Bid price: The price a buyer is willing to pay for a unit of currency.

Ask price: The price a seller is willing to accept for a unit of currency.

Bid-ask spread: The difference between the bid and ask price. Buyers aim for the smallest possible spreads, while sellers prefer the highest spreads. In real-world currency exchanges, brokers, banks, and businesses set their own exchange rates with bid-ask spreads that include a percentage profit, often referred to as a fee or commission.

Pip: The smallest unit of value in a bid-ask spread. For example, in the currency quote EUR/USD 1.2800/1.2803, the difference is 3 pips. A pip is sometimes called a point.

Currency pair: A quote showing the relative value of one currency unit against another. The first currency in a pair is the base currency, while the second is the quote currency.

Interbank (bank-to-bank) rate: The wholesale exchange rate that banks use among themselves.

Major currencies: This refers to the most traded currencies, which usually include the US dollar (USD), Euro (EUR), Japanese yen (JPY), British pound (GBP), Australian dollar (AUD), Canadian dollar (CAD), and the Swiss franc (CHF), Rupees (INR). Any currency pair that includes the USD is known as a major currency pair.

What is a currency converter?

A currency converter is a tool that allows you to quickly and easily convert one currency into another. It uses the current exchange rates to calculate the equivalent amount of money in different currencies.

Currency converters are commonly used by travellers, businesses, and anyone needing to understand the value of money across different countries and provide a convenient way to stay updated on currency values and make informed financial decisions.

What is an exchange rate?

An exchange rate is the value at which one currency can be exchanged for another. It determines how much of one currency you will receive in exchange for a unit of another currency.

Exchange rates fluctuate based on factors such as economic conditions, interest rates, and market demand for currencies. They are essential in international trade and finance, as they influence the cost of goods, services, and investments across different countries.

Why use a currency converter?

Using a currency converter is helpful for several reasons:

  • Travel planning: It assists you in understanding how much your money is worth in another country, allowing you to budget more effectively.
  • Business transactions: It makes international business easier by allowing companies to convert currencies accurately when dealing with cross-border transactions.
  • Online shopping: It assists you in comparing prices and determining the cost of goods in your local currency when shopping from international websites.
  • Investment decisions: It helps investors and financial analysts assess the value of foreign investments by converting returns into their home currency.
  • Personal finance management: It assists you in managing your finances better when you have income or expenses in different currencies.

Factors that influence exchange rates between currencies

Exchange rates between currencies are influenced by several factors, including:

  • Interest rates: Higher interest rates offer lenders a better return relative to other countries.
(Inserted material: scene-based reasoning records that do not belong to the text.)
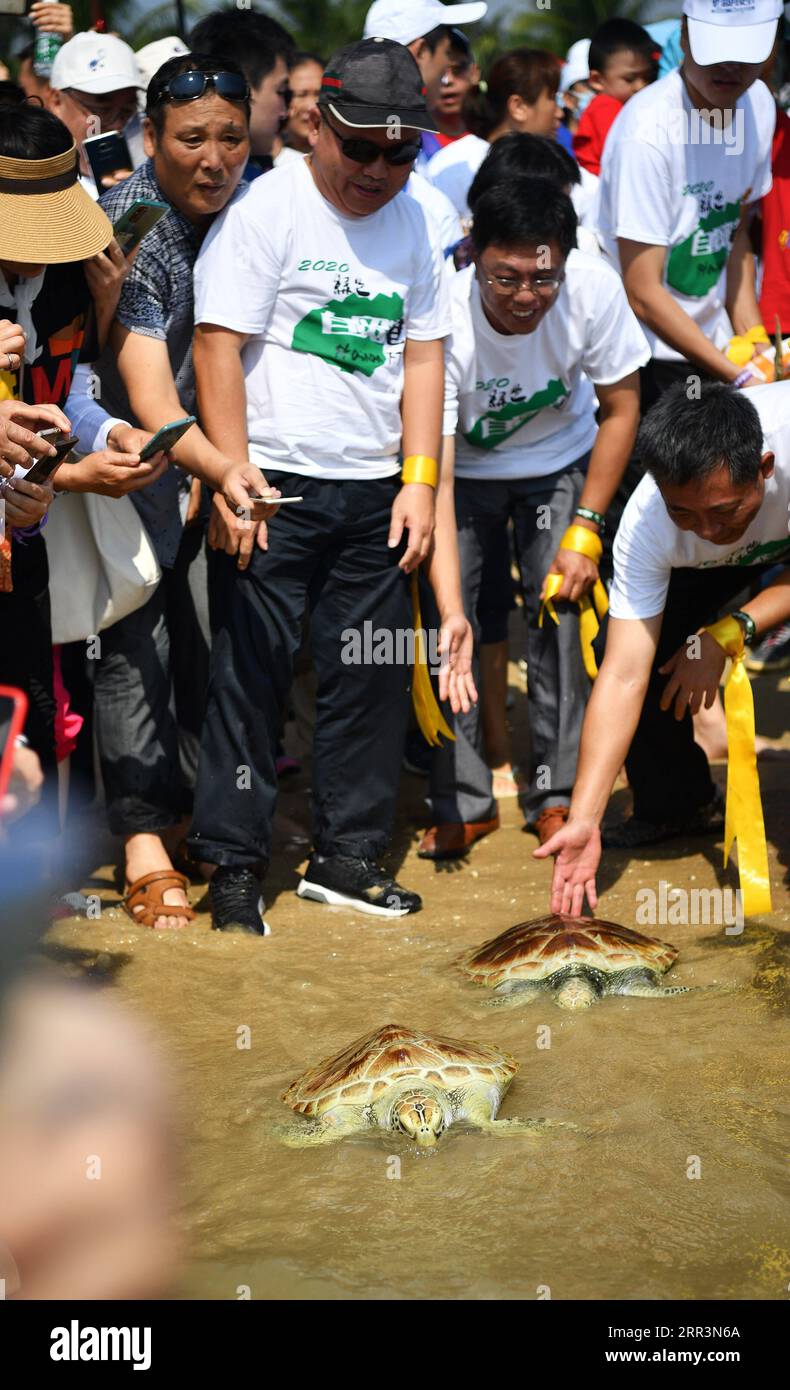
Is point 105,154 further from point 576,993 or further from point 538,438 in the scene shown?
point 576,993

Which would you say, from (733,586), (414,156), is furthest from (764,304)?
(414,156)

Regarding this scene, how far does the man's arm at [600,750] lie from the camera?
358 centimetres

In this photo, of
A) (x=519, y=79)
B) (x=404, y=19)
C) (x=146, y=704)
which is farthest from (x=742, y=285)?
(x=146, y=704)

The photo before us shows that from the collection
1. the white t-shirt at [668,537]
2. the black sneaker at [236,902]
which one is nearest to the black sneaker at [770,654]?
the white t-shirt at [668,537]

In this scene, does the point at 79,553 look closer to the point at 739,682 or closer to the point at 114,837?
the point at 114,837

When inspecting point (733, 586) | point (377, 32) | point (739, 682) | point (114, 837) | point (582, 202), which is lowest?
point (114, 837)

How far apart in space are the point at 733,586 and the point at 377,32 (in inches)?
96.3

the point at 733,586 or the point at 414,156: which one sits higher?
the point at 414,156

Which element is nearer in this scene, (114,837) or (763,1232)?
(763,1232)

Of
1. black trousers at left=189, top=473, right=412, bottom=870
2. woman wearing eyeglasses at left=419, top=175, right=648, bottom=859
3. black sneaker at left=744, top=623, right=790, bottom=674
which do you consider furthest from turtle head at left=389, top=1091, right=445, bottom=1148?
black sneaker at left=744, top=623, right=790, bottom=674

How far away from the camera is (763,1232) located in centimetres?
242
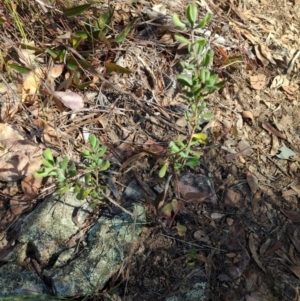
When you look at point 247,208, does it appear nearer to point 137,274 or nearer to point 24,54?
point 137,274

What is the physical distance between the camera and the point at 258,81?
2.70m

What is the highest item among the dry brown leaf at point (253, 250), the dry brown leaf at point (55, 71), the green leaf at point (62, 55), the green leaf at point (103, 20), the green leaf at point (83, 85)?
the green leaf at point (103, 20)

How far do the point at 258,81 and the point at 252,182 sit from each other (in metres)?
0.66

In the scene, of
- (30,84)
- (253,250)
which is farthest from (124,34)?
(253,250)

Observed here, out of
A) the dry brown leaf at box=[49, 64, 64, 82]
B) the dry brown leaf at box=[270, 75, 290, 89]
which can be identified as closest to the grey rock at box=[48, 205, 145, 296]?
the dry brown leaf at box=[49, 64, 64, 82]

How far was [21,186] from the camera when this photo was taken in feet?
7.22

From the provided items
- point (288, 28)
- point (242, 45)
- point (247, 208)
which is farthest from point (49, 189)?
point (288, 28)

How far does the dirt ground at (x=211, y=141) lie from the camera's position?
2086 mm

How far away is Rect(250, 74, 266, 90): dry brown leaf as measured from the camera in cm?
268

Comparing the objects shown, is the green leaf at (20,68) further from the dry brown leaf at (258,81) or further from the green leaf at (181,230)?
the dry brown leaf at (258,81)

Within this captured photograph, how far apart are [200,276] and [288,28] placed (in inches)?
68.0

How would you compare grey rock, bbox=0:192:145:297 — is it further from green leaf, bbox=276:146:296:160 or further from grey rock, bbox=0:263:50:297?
green leaf, bbox=276:146:296:160

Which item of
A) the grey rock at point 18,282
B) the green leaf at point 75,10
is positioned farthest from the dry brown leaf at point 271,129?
the grey rock at point 18,282

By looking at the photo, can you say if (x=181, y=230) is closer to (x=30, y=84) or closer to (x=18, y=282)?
(x=18, y=282)
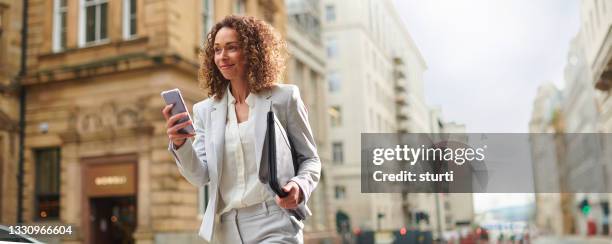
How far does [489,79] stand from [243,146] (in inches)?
114

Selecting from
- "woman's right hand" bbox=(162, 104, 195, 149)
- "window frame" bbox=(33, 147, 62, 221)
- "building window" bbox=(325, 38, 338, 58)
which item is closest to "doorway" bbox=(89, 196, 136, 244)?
"window frame" bbox=(33, 147, 62, 221)

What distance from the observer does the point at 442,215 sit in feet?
13.5

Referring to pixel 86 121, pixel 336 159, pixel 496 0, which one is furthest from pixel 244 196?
pixel 86 121

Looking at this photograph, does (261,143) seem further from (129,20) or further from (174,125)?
(129,20)

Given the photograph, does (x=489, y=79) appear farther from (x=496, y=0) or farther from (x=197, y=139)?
(x=197, y=139)

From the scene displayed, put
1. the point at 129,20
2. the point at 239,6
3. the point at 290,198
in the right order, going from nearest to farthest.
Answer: the point at 290,198 → the point at 129,20 → the point at 239,6

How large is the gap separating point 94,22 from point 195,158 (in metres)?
3.47

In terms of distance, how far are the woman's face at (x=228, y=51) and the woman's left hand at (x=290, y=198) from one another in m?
0.33

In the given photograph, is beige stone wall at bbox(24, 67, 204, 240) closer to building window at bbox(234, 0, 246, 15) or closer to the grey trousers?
building window at bbox(234, 0, 246, 15)

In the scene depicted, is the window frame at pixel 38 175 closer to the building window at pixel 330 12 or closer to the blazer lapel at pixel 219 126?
the building window at pixel 330 12

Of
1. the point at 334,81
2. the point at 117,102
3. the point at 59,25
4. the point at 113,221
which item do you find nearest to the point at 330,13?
the point at 334,81

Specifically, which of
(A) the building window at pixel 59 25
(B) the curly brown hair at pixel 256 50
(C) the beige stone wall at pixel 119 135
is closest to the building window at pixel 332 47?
(C) the beige stone wall at pixel 119 135

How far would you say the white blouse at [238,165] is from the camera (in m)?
1.40

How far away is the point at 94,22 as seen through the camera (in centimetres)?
454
As a result, higher interest rates attract foreign capital and cause an appreciation in the value of the currency.
  • Inflation rates: A lower inflation rate in a country compared to others will see an appreciation in its currency value.
  • Political stability: Countries with less risk for political turmoil are more attractive to foreign investors, causing their currencies to appreciate.
  • Economic performance: Strong economic performance leads to increased foreign investment and an appreciating currency.
  • Public debt: Countries with large amounts of public debt are less attractive to foreign investors, leading to currency depreciation.
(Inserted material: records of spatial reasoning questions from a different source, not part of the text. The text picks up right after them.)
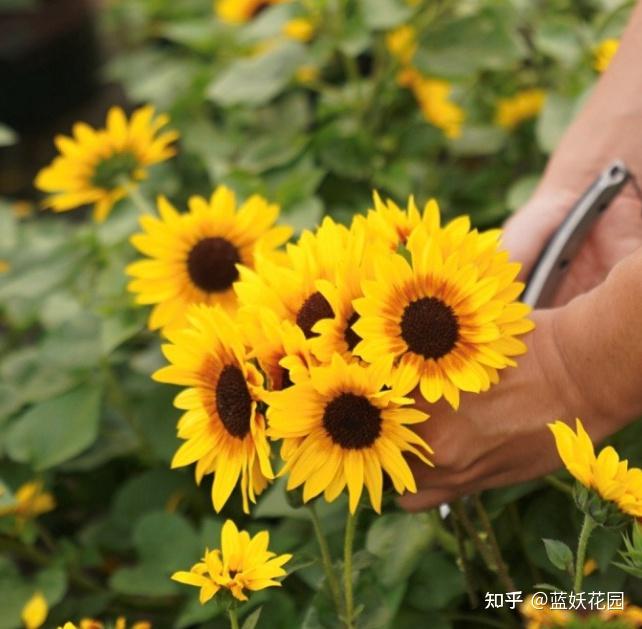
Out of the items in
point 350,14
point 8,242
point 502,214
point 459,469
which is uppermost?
point 350,14

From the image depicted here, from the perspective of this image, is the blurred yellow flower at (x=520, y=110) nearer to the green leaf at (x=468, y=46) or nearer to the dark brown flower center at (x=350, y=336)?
the green leaf at (x=468, y=46)

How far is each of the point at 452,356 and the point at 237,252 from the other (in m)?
0.28

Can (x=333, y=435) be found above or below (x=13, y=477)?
→ below

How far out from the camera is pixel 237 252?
819 mm

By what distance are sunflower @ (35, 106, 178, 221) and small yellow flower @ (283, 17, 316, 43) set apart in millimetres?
288

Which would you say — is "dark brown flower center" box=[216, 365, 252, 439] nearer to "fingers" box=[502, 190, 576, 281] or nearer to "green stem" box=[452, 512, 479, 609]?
"green stem" box=[452, 512, 479, 609]

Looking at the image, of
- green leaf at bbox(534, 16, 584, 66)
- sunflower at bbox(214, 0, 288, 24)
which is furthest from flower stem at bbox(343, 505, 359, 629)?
sunflower at bbox(214, 0, 288, 24)

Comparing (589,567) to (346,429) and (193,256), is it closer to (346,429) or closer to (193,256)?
(346,429)

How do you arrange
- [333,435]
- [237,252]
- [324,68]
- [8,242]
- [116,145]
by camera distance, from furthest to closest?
[324,68] < [8,242] < [116,145] < [237,252] < [333,435]

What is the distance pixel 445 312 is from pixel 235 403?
12cm

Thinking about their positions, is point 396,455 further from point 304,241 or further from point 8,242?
point 8,242

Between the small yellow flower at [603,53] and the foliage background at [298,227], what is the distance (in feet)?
0.10

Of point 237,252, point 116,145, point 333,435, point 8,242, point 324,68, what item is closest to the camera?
point 333,435

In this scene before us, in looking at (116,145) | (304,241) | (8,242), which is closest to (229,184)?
(116,145)
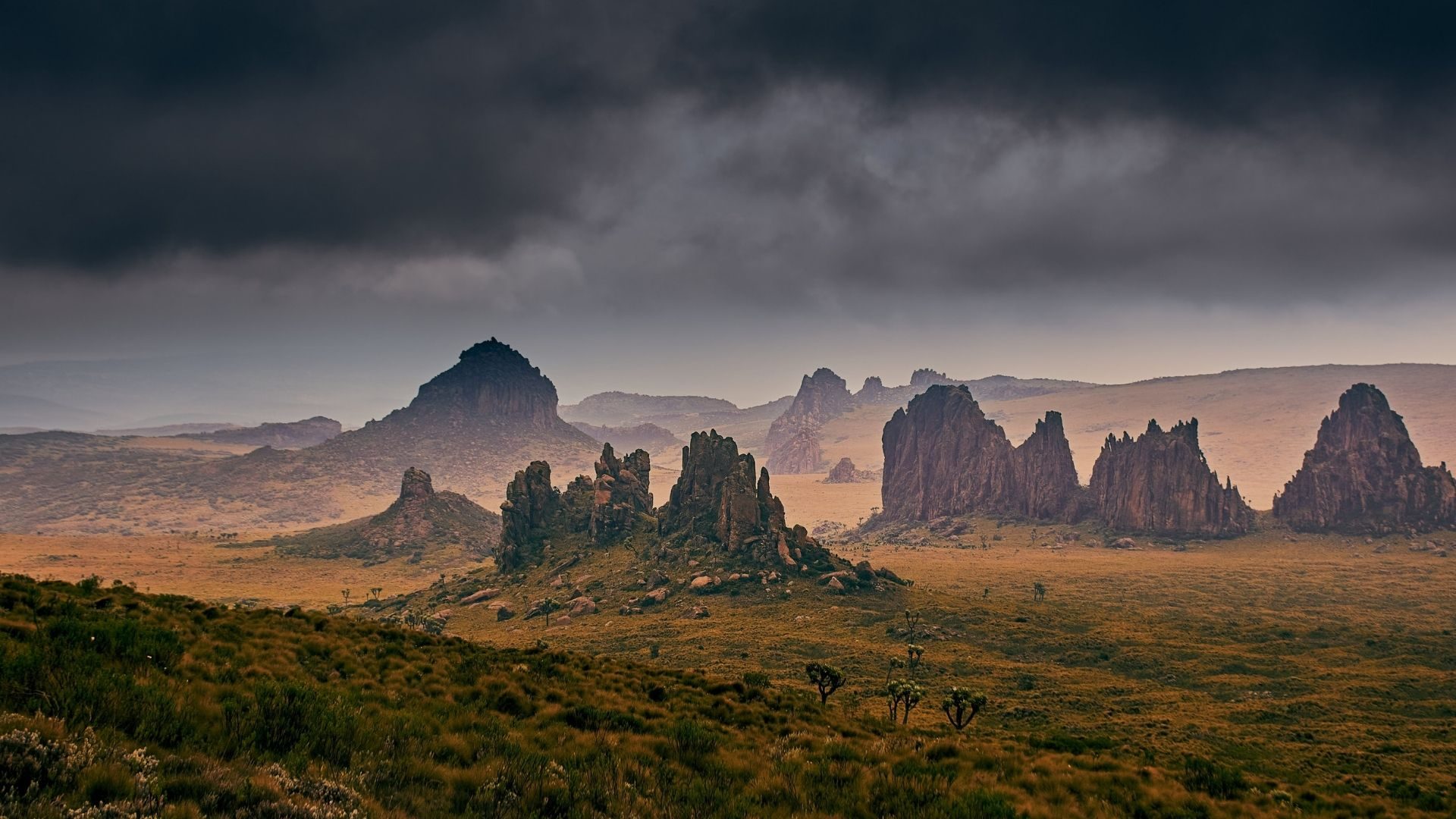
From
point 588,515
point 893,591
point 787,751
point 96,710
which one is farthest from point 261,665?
point 588,515

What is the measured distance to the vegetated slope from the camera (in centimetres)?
942

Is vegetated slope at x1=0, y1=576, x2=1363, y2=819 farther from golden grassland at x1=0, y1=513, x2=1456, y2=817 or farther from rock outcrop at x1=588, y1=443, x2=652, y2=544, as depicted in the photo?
rock outcrop at x1=588, y1=443, x2=652, y2=544

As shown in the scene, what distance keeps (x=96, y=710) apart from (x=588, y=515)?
171m

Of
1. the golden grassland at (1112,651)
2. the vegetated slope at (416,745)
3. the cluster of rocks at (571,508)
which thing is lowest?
the golden grassland at (1112,651)

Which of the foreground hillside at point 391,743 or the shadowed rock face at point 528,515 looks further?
the shadowed rock face at point 528,515

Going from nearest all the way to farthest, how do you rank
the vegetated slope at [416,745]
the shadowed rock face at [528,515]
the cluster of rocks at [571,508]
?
the vegetated slope at [416,745] < the shadowed rock face at [528,515] < the cluster of rocks at [571,508]

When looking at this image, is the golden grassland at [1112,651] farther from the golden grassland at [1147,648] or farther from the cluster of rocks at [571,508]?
the cluster of rocks at [571,508]

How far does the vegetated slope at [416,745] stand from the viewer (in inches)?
371

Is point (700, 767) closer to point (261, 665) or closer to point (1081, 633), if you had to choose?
point (261, 665)

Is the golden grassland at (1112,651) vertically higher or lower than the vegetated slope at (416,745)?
lower

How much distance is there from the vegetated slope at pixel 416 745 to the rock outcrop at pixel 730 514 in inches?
4777

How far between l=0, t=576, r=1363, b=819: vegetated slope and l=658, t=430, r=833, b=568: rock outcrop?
121323mm

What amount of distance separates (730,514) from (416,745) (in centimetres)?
13799

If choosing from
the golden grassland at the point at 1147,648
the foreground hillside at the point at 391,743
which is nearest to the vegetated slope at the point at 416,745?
the foreground hillside at the point at 391,743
Currency tips for traveling overseas

When traveling abroad, it’s wise to keep these tips in mind:

  • Plan ahead: Check current exchange rates before you go.
  • Avoid airport exchanges: They often have the worst rates.
  • Use ATMs: They typically offer better rates than exchange bureaus.
  • Inform your bank: Let them know you’ll be traveling to avoid any issues with your card.
  • Carry some cash: Not all places accept cards, so having local currency is helpful.